[Saved data entries]
-------

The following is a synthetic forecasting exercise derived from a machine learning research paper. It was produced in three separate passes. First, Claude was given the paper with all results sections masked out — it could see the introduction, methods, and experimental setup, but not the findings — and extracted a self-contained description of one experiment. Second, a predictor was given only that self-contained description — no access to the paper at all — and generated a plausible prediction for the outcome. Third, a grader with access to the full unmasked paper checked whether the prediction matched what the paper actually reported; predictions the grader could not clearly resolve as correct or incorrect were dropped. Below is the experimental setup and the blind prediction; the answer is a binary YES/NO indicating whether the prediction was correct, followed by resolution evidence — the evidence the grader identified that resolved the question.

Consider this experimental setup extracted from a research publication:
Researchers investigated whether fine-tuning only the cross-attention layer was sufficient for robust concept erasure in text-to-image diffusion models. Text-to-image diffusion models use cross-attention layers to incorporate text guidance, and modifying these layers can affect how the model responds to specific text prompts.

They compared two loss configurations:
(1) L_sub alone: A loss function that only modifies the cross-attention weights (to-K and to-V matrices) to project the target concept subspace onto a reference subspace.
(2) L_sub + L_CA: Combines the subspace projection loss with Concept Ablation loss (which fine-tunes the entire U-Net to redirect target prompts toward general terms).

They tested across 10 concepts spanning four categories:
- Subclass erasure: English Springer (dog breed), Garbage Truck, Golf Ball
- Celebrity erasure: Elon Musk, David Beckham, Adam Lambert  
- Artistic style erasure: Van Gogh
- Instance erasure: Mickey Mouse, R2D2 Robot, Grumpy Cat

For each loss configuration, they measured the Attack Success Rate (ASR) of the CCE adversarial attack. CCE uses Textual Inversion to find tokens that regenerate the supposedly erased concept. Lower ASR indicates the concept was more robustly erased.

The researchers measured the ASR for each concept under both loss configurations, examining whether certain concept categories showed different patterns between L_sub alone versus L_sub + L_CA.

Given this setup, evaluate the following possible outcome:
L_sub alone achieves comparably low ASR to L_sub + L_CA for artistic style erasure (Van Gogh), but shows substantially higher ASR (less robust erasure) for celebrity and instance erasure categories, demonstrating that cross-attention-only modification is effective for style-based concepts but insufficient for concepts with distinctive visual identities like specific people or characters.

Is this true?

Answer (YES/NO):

-------

# Exercise goal
Wherever a line above contains "each", copy that line.

# Reply to the exercise
For each loss configuration, they measured the Attack Success Rate (ASR) of the CCE adversarial attack. CCE uses Textual Inversion to find tokens that regenerate the supposedly erased concept. Lower ASR indicates the concept was more robustly erased.
The researchers measured the ASR for each concept under both loss configurations, examining whether certain concept categories showed different patterns between L_sub alone versus L_sub + L_CA.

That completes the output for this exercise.